Peptide Therapy
Quick Definition
Peptide therapy refers to the clinical or off-label use of short chains of amino acids (peptides) for various therapeutic purposes including growth hormone modulation, tissue healing, and metabolic effects. The clinical evidence base varies dramatically across specific peptides — from FDA-approved indications to research-only.
In Depth
Peptide therapy is an umbrella term for the use of short chains of amino acids — peptides — as therapeutic agents. The category is heterogeneous: it includes FDA-approved prescription medications, compounded medications, supplement-grade products, and unregulated "research peptides."
Examples by regulatory status:
- FDA-approved prescription peptides: tesamorelin (Egrifta SV), liraglutide (a peptide-like incretin mimetic), insulin and its analogs (technically peptides), oxytocin, and many others. These have full regulatory approval for specific indications. - Compounded prescription peptides: sermorelin, ipamorelin/CJC-1295 combinations, and certain GLP-1 agonist preparations. These are prescribed by licensed clinicians and dispensed by 503A or 503B pharmacies. Off-label use should be discussed with your clinician. - Research peptides: BPC-157, TB-500, and similar products marketed "for research use only / not for human consumption." These are sold outside the regulated drug supply chain. The FDA placed BPC-157 on the 503A bulks list "Category 2" in 2023, restricting compounding for human use.

DATA SUPPLIED:
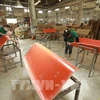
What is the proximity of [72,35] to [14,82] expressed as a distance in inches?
92.9

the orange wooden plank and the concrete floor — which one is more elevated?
the orange wooden plank

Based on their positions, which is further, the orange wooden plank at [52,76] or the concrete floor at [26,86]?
the concrete floor at [26,86]

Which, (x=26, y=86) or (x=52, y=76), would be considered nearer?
(x=52, y=76)

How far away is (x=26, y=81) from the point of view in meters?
2.28

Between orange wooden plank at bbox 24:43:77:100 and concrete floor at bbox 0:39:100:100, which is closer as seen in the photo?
orange wooden plank at bbox 24:43:77:100

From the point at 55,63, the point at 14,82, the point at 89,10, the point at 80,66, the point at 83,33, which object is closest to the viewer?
the point at 55,63

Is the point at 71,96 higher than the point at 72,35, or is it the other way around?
the point at 72,35

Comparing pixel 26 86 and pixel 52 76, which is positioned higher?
pixel 52 76

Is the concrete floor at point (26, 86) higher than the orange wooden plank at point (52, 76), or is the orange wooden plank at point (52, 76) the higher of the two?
the orange wooden plank at point (52, 76)

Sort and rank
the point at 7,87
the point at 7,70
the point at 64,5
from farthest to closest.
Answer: the point at 64,5 < the point at 7,70 < the point at 7,87

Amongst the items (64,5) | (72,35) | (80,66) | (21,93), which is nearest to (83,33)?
(72,35)

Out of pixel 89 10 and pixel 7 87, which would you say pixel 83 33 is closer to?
pixel 7 87

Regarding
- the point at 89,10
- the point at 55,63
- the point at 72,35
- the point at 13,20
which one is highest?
the point at 89,10

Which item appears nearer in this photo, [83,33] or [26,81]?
[26,81]
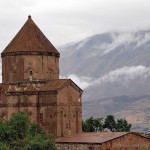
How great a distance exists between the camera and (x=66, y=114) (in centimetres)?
7462

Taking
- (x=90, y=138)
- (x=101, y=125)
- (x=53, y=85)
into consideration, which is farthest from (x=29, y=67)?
(x=101, y=125)

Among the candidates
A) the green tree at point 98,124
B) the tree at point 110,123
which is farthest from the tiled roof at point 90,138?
the tree at point 110,123

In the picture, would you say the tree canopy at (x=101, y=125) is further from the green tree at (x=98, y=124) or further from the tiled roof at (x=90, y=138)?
the tiled roof at (x=90, y=138)

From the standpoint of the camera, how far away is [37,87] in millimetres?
75750

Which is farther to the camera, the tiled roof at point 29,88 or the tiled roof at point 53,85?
the tiled roof at point 29,88

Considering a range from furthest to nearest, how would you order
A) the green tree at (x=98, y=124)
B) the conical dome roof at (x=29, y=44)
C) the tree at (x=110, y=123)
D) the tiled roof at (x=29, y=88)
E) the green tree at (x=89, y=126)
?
the tree at (x=110, y=123) < the green tree at (x=98, y=124) < the green tree at (x=89, y=126) < the conical dome roof at (x=29, y=44) < the tiled roof at (x=29, y=88)

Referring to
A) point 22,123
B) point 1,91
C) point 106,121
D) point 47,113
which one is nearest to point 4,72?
point 1,91

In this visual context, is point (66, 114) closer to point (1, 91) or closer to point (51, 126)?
point (51, 126)

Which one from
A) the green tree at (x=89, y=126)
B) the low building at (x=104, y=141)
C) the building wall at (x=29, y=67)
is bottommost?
the low building at (x=104, y=141)

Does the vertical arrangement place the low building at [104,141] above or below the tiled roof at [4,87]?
below

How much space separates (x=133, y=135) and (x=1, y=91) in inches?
706

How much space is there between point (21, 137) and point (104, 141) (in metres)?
9.37

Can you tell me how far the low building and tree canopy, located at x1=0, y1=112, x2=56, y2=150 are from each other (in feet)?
13.8

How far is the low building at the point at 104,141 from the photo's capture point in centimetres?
6750
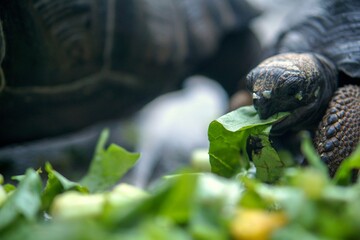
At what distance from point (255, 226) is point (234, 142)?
0.45 m

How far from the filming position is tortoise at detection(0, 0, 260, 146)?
154 centimetres

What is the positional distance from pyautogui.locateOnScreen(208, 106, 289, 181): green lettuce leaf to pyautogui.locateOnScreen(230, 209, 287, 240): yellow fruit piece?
1.32 ft

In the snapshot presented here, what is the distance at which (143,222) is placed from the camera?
2.42 ft

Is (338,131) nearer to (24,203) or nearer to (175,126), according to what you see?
(24,203)

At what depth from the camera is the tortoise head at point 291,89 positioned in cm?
119

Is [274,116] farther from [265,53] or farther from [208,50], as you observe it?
[208,50]

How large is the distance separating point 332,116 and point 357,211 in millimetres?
583

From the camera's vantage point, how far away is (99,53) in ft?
5.89

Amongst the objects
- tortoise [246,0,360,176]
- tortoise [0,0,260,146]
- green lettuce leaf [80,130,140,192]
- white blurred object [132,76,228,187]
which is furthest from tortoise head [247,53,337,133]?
white blurred object [132,76,228,187]

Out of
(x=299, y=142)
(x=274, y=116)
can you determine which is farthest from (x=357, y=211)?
(x=299, y=142)

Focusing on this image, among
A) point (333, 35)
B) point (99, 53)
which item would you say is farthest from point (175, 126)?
point (333, 35)

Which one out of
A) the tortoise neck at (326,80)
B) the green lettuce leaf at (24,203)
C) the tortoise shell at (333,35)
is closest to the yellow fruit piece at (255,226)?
the green lettuce leaf at (24,203)

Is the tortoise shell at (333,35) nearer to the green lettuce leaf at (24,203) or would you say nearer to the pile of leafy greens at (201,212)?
the pile of leafy greens at (201,212)

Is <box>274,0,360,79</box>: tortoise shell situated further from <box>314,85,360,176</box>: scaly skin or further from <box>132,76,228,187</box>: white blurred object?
<box>132,76,228,187</box>: white blurred object
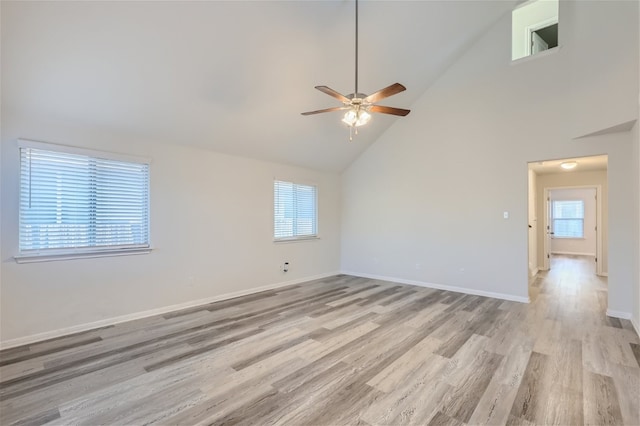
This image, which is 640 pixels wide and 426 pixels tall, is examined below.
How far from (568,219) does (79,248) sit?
1416 centimetres

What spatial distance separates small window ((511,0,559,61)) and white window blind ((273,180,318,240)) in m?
4.48

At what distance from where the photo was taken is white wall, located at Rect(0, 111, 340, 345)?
10.4ft

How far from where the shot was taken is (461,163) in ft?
17.6

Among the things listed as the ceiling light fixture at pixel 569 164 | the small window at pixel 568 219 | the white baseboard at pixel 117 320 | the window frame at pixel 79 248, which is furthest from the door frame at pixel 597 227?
the window frame at pixel 79 248

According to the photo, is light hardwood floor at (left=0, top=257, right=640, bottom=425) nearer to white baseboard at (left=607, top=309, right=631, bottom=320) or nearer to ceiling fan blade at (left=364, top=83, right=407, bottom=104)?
white baseboard at (left=607, top=309, right=631, bottom=320)

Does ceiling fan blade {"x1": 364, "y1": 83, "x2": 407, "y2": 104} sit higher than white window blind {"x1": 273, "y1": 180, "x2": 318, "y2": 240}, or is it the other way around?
ceiling fan blade {"x1": 364, "y1": 83, "x2": 407, "y2": 104}

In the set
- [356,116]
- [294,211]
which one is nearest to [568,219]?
[294,211]

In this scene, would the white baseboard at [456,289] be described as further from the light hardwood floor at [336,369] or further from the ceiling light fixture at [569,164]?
the ceiling light fixture at [569,164]

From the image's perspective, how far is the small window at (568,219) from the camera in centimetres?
1057

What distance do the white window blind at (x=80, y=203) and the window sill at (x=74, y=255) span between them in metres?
0.04

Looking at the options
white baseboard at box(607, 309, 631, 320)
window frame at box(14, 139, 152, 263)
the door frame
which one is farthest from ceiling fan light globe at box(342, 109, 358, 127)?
the door frame

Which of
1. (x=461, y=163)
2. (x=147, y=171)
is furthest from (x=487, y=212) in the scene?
(x=147, y=171)

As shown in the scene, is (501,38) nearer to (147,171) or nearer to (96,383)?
(147,171)

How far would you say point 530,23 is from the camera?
16.6 feet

SET OF TASKS:
1. According to the peptide therapy entry, which kinds of products does the peptide therapy category include?
2. Summarize the peptide therapy entry in two sentences.
Nothing in the listing is needed for this work.

ANSWER SET:
1.
- FDA-approved prescription medications
- Compounded medications
- Supplement-grade products
- Unregulated "research peptides"

2. Peptide therapy is the clinical or off-label use of short amino acid chains for therapeutic purposes such as growth hormone modulation, tissue healing, and metabolic effects, with evidence ranging from FDA-approved indications to research-only. The category spans FDA-approved prescription peptides, compounded peptides dispensed by 503A or 503B pharmacies, and research peptides such as BPC-157 sold outside the regulated drug supply chain.